Author: Henry Lawson [More Titles by Lawson]

At least two hundred poor beggars were counted sleeping out on the
pavements of the main streets of Sydney the other night--grotesque
bundles of rags lying under the verandas of the old Fruit Markets and
York Street shops, with their heads to the wall and their feet to the
gutter. It was raining and cold that night, and the unemployed had
been driven in from Hyde Park and the bleak Domain--from dripping
trees, damp seats, and drenched grass--from the rain, and cold, and
the wind. Some had sheets of old newspapers to cover them-and some
hadn't. Two were mates, and they divided a _Herald_ between
them. One had a sheet of brown paper, and another (lucky man!) had a
bag--the only bag there. They all shrank as far into their rags as
possible--and tried to sleep. The rats seemed to take them for
rubbish, too, and only scampered away when one of the outcasts moved
uneasily, or coughed, or groaned--or when a policeman came along.
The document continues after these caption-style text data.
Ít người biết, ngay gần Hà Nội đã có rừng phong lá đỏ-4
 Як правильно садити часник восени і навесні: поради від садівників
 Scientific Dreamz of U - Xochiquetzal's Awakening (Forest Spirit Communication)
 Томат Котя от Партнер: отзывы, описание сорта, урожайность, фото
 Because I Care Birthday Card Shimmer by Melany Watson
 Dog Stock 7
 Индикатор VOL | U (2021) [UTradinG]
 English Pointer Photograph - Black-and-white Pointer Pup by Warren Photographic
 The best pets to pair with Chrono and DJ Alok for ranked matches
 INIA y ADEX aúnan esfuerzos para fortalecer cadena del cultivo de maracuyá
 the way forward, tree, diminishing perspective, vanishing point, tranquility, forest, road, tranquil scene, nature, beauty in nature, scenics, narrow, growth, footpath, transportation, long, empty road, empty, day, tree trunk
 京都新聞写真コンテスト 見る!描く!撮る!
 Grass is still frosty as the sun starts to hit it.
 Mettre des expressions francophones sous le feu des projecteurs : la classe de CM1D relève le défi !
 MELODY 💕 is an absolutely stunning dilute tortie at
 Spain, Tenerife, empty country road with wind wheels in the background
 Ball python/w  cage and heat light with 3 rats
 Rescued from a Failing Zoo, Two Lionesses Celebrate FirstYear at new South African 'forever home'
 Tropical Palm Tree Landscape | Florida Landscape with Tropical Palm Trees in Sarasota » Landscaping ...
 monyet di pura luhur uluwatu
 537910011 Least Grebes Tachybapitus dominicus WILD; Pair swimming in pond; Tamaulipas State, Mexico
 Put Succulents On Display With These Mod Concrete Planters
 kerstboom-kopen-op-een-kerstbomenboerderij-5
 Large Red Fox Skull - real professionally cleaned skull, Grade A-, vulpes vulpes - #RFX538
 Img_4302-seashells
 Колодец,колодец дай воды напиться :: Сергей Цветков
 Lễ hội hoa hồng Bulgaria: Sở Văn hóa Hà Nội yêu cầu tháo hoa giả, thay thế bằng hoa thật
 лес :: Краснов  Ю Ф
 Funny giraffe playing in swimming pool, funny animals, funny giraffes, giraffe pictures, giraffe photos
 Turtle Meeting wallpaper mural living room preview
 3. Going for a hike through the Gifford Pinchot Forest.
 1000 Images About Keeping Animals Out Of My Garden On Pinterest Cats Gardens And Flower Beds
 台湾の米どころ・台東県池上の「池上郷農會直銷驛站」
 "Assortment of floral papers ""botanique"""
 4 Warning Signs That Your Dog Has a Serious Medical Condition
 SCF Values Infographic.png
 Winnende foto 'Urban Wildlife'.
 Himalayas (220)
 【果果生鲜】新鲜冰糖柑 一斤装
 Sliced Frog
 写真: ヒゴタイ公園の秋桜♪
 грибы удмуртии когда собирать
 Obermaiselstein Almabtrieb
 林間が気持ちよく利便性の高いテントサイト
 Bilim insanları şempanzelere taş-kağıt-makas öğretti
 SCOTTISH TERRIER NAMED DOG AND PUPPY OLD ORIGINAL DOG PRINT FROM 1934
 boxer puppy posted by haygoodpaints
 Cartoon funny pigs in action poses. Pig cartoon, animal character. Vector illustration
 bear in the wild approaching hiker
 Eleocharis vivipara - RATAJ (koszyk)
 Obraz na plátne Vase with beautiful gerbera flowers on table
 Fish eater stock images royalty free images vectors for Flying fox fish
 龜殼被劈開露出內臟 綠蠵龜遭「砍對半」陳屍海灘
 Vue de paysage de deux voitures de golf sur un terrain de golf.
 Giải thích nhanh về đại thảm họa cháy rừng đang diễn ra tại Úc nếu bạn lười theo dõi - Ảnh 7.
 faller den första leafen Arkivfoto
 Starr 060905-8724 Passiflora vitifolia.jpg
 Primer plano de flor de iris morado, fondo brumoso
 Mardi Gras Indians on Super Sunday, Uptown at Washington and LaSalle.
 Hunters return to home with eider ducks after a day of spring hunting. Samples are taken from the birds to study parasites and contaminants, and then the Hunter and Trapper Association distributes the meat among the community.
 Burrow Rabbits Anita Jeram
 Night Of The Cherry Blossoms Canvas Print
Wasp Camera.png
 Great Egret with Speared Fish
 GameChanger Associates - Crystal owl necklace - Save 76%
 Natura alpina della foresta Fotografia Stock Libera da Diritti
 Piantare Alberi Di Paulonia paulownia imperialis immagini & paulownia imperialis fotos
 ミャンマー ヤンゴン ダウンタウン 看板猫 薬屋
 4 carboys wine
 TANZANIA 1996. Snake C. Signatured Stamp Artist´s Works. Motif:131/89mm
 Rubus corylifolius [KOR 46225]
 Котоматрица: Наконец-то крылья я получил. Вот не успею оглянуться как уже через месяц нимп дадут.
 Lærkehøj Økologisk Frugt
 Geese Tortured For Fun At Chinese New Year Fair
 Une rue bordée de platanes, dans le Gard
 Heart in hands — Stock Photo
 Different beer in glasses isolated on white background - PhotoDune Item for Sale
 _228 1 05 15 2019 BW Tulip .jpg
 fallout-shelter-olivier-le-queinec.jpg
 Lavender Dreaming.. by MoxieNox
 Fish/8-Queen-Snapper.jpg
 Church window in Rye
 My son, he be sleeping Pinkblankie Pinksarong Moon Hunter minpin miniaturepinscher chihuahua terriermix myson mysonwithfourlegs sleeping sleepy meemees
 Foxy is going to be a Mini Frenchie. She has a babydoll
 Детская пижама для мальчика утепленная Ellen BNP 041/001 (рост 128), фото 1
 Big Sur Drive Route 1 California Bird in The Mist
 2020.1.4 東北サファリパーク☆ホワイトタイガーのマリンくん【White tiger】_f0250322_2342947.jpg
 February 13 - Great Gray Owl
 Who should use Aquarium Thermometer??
One or two rose occasionally and rooted in the dust-boxes on the
pavement outside the shops--but they didn't seem to get anything.
They were feeling "peckish," no doubt, and wanted to see if they
could get something to eat before the corporation carts came along.
So did the rats.

Some men can't sleep very well on an empty stomach--at least, not at
first; but it mostly comes with practice. They often sleep for ever
in London. Not in Sydney as yet--so we say.

Now and then one of our outcasts would stretch his cramped limbs to
ease them--but the cold soon made him huddle again. The pavement must
have been hard on the men's "points," too; they couldn't dig holes
nor make soft places for their hips, as you can in camp out back. And
then, again, the stones had nasty edges and awkward slopes, for the
pavements were very uneven.

The Law came along now and then, and had a careless glance at the
unemployed in bed. They didn't look like sleeping beauties. The Law
appeared to regard them as so much rubbish that ought not to have been
placed there, and for the presence of which somebody ought to be
prosecuted by the Inspector of Nuisances. At least, that was the
expression the policeman had on his face.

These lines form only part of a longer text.